**SET PROBLEM 1**
According to the extract, what is Modernism a response to?
**SET PROBLEM 2**
Rewrite the stretch of the extract from "I am using the" through "theories of truth.", putting "intellectual upheaval" in place of "cultural crisis".

**EXTRACT**
——
As with my past books about literature, I am writing this book to share the joy of reading the texts I have chosen. I have chosen works that demand my attention and create a desire – indeed, a need – for me to understand them, sometimes because of their thematic focus, sometimes for their experimental techniques, and usually for a combination of both. All of the works I discuss demonstrate how a particular historical moment shaped the behavior and direction of a nation or significant community, although some of the works are more historically inflected than others. Among my criteria for inclusion in this volume: (1) I revel in rereading and rereading the text; (2) when I am not reading that text, I am thinking about my reading experience; when I awake, the issues generated by the text sometimes displace the more urgent issues of life; (3) I sometimes dream about the text’s characters and events; (4) on each rereading and rethinking, I discover new aspects of the text’s complexity, subtlety, and originality.

While any inclusive generalizations risk the danger of being reductive, we can say that the novel after 1900 is often experimental in form and challenges our expectations of continuity and consistency. These novels ask the reader to play a significant role in perceiving formal unity and in interpreting idiosyncratic, irrational, and seemingly inexplicable behavior. David Lodge has argued that “The modernist novel is generally characterized by a radical rearrangement of the spatial‐temporal unity of the narrative line” (Lodge, “Milan Kundera, and the Idea of the Author in Modern Criticism,” 141).2 What he means is that the narrative of what happened next has given way to radical rearrangements of time and space, unexpected fissures, surprising returns to events in the past, inexplicable accidents, deviations from realism, and radical metaphors. More often than in the past the telling (discourse) of the story is as much or more the author’s focal point as the events of the story; hence, in many cases, the telling becomes the center of the reader’s experience. What I will be stressing is that readers must respond to the uncanny and unimaginable in both form and content.

What is Modernism?


I am using the term Modernism to refer to the period beginning in the late nineteenth century. Modernism is a response to cultural crisis. By the 1880s we have Nietzsche’s Gay Science (1882–1887) with his contention that God is Dead as well as Krafft‐Ebing’s revolutionary texts on sexuality; we also have the beginnings of modern physics in the work of J. J. Thomson. All challenged absolutist theories of truth.
——
**RECORDED INFORMATION**
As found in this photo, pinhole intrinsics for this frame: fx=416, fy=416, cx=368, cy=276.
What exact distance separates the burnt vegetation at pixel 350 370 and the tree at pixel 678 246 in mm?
——
**WRITTEN REPLY 1**
Modernism is a response to cultural crisis.

**WRITTEN REPLY 2**
I am using the term Modernism to refer to the period beginning in the late nineteenth century. Modernism is a response to intellectual upheaval. By the 1880s we have Nietzsche’s Gay Science (1882–1887) with his contention that God is Dead as well as Krafft‐Ebing’s revolutionary texts on sexuality; we also have the beginnings of modern physics in the work of J. J. Thomson. All challenged absolutist theories of truth.